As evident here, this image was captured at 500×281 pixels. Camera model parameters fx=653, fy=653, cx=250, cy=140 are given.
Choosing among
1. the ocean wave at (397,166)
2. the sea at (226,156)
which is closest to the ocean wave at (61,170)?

■ **TASK STATEMENT**: Take the entries above and transcribe them in full.

■ **EXERCISE RESPONSE**:
As evident here, this image was captured at 500×281 pixels. Camera model parameters fx=653, fy=653, cx=250, cy=140 are given.
Choosing among
1. the ocean wave at (397,166)
2. the sea at (226,156)
which is closest to the ocean wave at (61,170)?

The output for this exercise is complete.